**Quoted text:**
• • • •
Plot’s hbin feature has the ability to simply plot counts. Using this we obtain:

taxi_hex <- taxi_master_trim %>%
            filter(pickup_longitude > -74.1) %>%
            filter(pickup_longitude < -73.75) %>%
            filter(pickup_latitude > 40.6) %>%
            filter(pickup_latitude < 40.9)

hbin <- hexbin(taxi_hex$pickup_longitude,taxi_hex$pickup_latitude, xbins = 400)

plot2 <- plot(hbin, trans = log, inv = exp, xlab = "longitude", ylab = "latitude", colramp = heat.ob)

plot2
## $plot.vp
## An object of class "hexVP"
## Slot "hexVp.on":
## viewport[zkeqx.on] 
## 
## Slot "hexVp.off":
## viewport[zkeqx.off] 
## 
## Slot "mar":
## [1] 5.1lines 7.6lines 4.1lines 5.6lines
## 
## Slot "fig":
## [1] 0.828571428571429npc 0.714285714285714npc
## 
## Slot "plt":
## [1] 0.451428571428571npc 0.451428571428571npc
## 
## Slot "xscale":
## [1] -74.11639 -73.73256
## 
## Slot "yscale":
## [1] 40.58499 40.91420
## 
## Slot "shape":
## [1] 1
## 
## Slot "hp.name":
## character(0)
## 
## 
## $legend.vp
## viewport[GRID.VP.89]

This is pretty interesting. It appears that the counts highlight the streets of New York.

Now, lets try to plot to get an idea where the total amounts are the highest in NY.

plot <- ggplot(taxi_master_trim, aes(x=pickup_longitude, y=pickup_latitude, z=total_amount)) +
            stat_summary_hex(fun = mean, bins=350, alpha=1) +
            scale_x_continuous(limits=c(min_long, max_long)) +
            scale_y_continuous(limits=c(min_lat, max_lat)) +
            scale_fill_gradient(low="#CCCCCC", high="#27AE60") +
            coord_equal()

plot
## Warning: Removed 31102 rows containing non-finite values
## (stat_summary_hex).

Now, this plot is somewhat uninformative because the highest total amounts are obviously coming from trips in Brooklyn and the airport because they have the farthest drives. Let’s examine this on a $/min basis.

Creating a $/min variable

taxi_master_trim <- taxi_master_trim %>%
  mutate(Dollars_per_min = total_amount/as.numeric(trip_time_in_mins))

Now, plot this variable as before.

plot <- ggplot(taxi_master_trim, aes(x=pickup_longitude, y=pickup_latitude, z=Dollars_per_min)) +
            stat_summary_hex(fun = mean, bins=200, alpha=1) +
            scale_x_continuous(limits=c(min_long, max_long)) +
            scale_y_continuous(limits=c(min_lat, max_lat)) +
            scale_fill_gradient(low="#FFFD86", high="#000000") +
            coord_equal()
• • • •
**Extracted entries:**

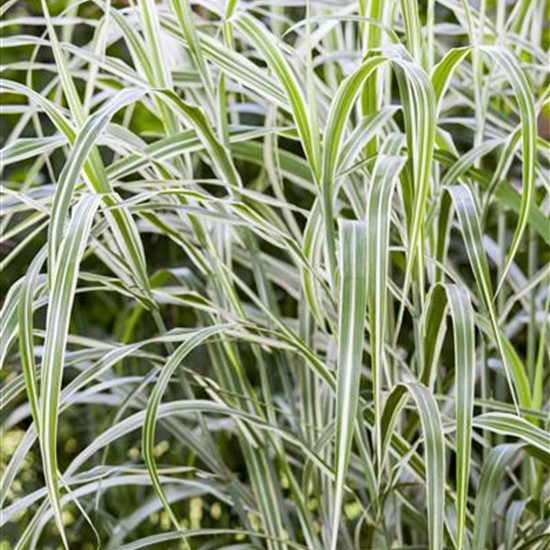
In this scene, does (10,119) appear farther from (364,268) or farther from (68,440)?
(364,268)

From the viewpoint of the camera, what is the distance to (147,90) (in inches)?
29.6

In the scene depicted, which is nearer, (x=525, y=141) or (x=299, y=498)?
(x=525, y=141)

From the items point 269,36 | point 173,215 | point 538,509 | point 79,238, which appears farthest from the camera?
point 173,215

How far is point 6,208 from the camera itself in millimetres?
900

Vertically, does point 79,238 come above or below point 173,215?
above

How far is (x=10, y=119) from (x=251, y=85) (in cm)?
83

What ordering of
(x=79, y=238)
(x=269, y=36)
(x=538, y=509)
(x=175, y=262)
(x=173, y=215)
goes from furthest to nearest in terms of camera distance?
(x=175, y=262) < (x=173, y=215) < (x=538, y=509) < (x=269, y=36) < (x=79, y=238)

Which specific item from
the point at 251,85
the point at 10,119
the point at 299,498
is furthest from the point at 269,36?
the point at 10,119

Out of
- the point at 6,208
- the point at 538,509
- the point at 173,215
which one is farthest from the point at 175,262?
the point at 538,509

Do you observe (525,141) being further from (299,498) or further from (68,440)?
(68,440)

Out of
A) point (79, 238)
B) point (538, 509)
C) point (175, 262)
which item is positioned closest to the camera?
point (79, 238)

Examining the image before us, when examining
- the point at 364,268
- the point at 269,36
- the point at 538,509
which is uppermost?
the point at 269,36

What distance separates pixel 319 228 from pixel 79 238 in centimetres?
23

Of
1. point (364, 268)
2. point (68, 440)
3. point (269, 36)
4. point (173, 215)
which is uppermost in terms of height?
point (269, 36)
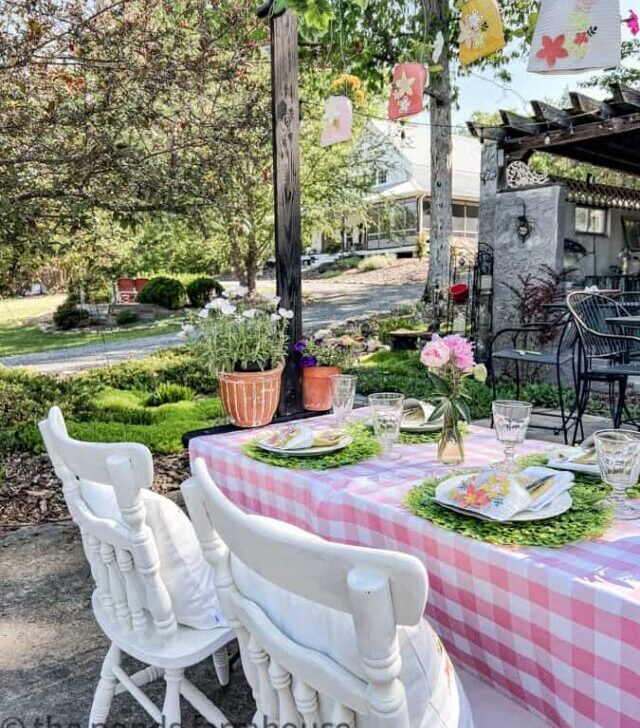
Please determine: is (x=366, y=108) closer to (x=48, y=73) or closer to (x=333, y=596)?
(x=48, y=73)

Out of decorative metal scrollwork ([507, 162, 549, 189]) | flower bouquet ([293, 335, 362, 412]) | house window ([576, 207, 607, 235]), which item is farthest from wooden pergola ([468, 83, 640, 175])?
flower bouquet ([293, 335, 362, 412])

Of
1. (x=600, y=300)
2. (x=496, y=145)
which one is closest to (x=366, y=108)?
(x=496, y=145)

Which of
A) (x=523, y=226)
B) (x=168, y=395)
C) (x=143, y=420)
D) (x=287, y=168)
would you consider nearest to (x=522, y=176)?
(x=523, y=226)

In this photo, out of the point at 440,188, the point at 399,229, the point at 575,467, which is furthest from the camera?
the point at 399,229

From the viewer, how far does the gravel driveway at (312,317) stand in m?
8.72

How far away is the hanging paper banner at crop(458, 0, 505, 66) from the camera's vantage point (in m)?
2.58

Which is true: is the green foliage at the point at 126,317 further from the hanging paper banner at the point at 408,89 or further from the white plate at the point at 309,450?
the white plate at the point at 309,450

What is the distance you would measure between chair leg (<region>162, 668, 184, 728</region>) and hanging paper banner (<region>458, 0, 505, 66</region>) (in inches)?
103

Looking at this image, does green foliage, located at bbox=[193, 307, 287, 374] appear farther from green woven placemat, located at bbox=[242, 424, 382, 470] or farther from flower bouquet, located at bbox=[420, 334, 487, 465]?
flower bouquet, located at bbox=[420, 334, 487, 465]

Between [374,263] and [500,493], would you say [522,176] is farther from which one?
[374,263]

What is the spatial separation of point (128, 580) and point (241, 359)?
3.26 feet

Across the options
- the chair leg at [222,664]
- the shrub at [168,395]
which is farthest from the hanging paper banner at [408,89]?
the shrub at [168,395]

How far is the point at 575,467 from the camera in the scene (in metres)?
1.41

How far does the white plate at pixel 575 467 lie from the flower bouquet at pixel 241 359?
1.02 m
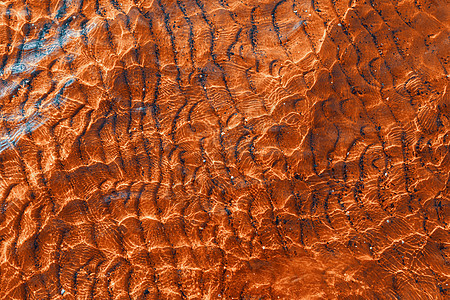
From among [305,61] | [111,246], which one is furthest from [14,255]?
[305,61]

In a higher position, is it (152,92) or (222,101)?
(152,92)

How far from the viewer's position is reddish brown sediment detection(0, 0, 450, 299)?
9.38 ft

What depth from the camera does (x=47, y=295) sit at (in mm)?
2777

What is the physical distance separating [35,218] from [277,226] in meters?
2.78

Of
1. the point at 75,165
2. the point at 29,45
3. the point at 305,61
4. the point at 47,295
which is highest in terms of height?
the point at 29,45

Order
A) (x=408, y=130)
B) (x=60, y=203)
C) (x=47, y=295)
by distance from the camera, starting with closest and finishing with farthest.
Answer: (x=47, y=295), (x=60, y=203), (x=408, y=130)

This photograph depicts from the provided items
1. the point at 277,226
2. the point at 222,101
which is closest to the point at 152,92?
the point at 222,101

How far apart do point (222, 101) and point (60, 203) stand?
2.25 metres

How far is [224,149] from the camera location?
309cm

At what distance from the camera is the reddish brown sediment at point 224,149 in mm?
2859

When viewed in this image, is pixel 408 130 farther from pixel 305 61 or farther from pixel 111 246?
pixel 111 246

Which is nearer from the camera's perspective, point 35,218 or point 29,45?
point 35,218

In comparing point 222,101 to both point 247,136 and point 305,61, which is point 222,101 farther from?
point 305,61

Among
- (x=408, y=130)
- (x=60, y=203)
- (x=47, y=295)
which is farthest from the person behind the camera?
(x=408, y=130)
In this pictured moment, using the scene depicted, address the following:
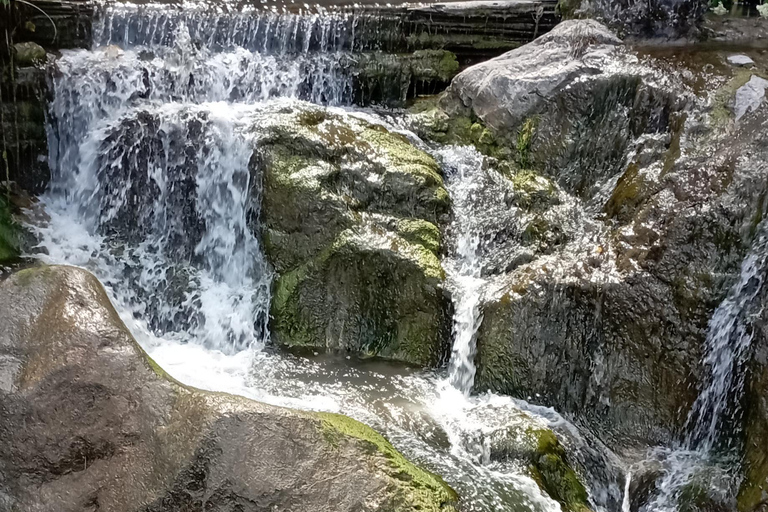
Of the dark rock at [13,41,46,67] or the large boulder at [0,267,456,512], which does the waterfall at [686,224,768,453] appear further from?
the dark rock at [13,41,46,67]

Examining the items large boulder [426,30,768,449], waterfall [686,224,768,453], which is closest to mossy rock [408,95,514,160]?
large boulder [426,30,768,449]

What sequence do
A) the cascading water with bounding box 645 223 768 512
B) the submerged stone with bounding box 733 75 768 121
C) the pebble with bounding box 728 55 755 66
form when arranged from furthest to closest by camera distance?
the pebble with bounding box 728 55 755 66, the submerged stone with bounding box 733 75 768 121, the cascading water with bounding box 645 223 768 512

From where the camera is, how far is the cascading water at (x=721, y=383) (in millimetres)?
4770

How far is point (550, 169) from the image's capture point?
6.55 metres

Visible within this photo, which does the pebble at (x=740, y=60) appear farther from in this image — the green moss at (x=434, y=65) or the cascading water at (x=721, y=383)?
the green moss at (x=434, y=65)

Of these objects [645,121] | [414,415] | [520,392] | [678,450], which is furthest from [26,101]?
[678,450]

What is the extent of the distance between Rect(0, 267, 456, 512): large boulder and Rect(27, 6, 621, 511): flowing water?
1.36 m

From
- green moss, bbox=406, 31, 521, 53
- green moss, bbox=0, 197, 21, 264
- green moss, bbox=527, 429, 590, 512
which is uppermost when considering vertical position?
green moss, bbox=406, 31, 521, 53

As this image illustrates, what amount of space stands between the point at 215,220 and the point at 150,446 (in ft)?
11.7

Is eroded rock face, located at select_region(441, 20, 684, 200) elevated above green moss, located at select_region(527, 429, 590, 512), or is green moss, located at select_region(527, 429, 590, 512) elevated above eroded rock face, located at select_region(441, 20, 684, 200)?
eroded rock face, located at select_region(441, 20, 684, 200)

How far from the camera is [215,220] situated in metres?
6.54

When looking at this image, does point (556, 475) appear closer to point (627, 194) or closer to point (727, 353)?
point (727, 353)

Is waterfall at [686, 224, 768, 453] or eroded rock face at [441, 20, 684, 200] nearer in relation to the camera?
waterfall at [686, 224, 768, 453]

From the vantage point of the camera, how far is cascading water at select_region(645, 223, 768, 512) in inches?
188
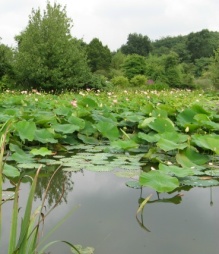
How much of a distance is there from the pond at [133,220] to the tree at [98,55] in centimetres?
2504

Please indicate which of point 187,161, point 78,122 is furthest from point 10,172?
point 78,122

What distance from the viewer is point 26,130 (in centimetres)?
266

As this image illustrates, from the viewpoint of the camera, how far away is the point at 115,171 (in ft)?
7.80

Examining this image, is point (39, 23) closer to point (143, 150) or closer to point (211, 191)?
point (143, 150)

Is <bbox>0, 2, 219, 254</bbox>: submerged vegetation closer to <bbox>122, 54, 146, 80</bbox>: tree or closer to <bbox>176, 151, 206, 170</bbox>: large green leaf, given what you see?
<bbox>176, 151, 206, 170</bbox>: large green leaf

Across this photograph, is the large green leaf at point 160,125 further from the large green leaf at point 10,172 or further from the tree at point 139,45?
the tree at point 139,45

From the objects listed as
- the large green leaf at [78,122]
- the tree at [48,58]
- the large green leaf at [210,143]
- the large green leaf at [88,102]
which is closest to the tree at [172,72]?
the tree at [48,58]

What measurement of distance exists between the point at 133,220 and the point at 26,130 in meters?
1.32

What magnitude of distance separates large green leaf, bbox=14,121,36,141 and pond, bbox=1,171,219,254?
62 cm

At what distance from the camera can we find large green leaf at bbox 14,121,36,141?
264cm

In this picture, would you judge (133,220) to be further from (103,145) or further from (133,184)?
(103,145)

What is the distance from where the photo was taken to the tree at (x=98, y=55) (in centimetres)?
2698

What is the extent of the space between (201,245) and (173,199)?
0.50 metres

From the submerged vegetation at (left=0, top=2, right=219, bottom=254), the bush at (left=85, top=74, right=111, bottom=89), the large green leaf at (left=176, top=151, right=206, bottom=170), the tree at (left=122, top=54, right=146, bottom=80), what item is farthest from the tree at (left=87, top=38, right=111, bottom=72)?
the large green leaf at (left=176, top=151, right=206, bottom=170)
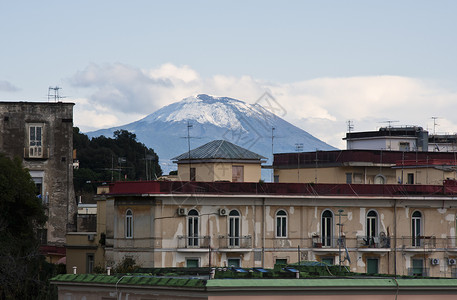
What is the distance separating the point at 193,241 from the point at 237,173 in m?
9.20

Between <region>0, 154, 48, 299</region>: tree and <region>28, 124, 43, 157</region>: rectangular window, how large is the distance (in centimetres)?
490

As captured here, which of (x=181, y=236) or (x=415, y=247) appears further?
(x=415, y=247)

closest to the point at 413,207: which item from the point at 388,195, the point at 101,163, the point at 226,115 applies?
the point at 388,195

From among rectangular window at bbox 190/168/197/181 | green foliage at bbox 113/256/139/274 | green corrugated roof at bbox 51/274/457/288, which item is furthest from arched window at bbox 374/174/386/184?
green corrugated roof at bbox 51/274/457/288

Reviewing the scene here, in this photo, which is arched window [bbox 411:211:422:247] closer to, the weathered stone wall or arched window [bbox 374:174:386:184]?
arched window [bbox 374:174:386:184]

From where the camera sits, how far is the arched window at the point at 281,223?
61.1 m

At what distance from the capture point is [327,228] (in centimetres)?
6231

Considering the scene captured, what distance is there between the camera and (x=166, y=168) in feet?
510

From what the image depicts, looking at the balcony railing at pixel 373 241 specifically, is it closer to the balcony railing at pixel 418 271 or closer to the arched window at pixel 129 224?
the balcony railing at pixel 418 271

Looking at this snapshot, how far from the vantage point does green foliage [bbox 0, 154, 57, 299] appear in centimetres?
5809

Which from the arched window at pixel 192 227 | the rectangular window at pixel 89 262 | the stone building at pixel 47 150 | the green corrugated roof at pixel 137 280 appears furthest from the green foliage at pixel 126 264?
the green corrugated roof at pixel 137 280

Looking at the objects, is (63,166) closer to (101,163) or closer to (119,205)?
(119,205)

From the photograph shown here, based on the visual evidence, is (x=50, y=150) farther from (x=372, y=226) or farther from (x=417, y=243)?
(x=417, y=243)

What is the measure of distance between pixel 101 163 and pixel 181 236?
70366 mm
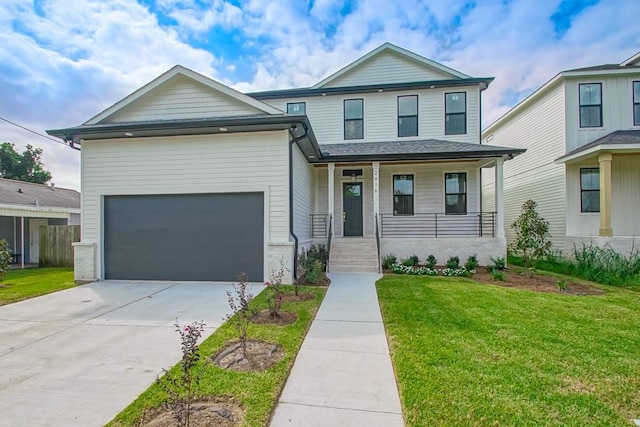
• • • •
**Set exercise:**
Say whether each statement agrees with the taxi plotting text above. Answer yes or no for each, and quote the words of the text that decide it.
(a) The hexbin count plot uses 400 bins along the x-axis.
(b) The plot of mean total amounts uses 200 bins.
(c) The highest total amounts come from trips in Brooklyn and the airport.

**Answer to this exercise:**
(a) Yes: "xbins = 400"
(b) No: "stat_summary_hex(fun = mean, bins=350, alpha=1)"
(c) Yes: "the highest total amounts are obviously coming from trips in Brooklyn and the airport"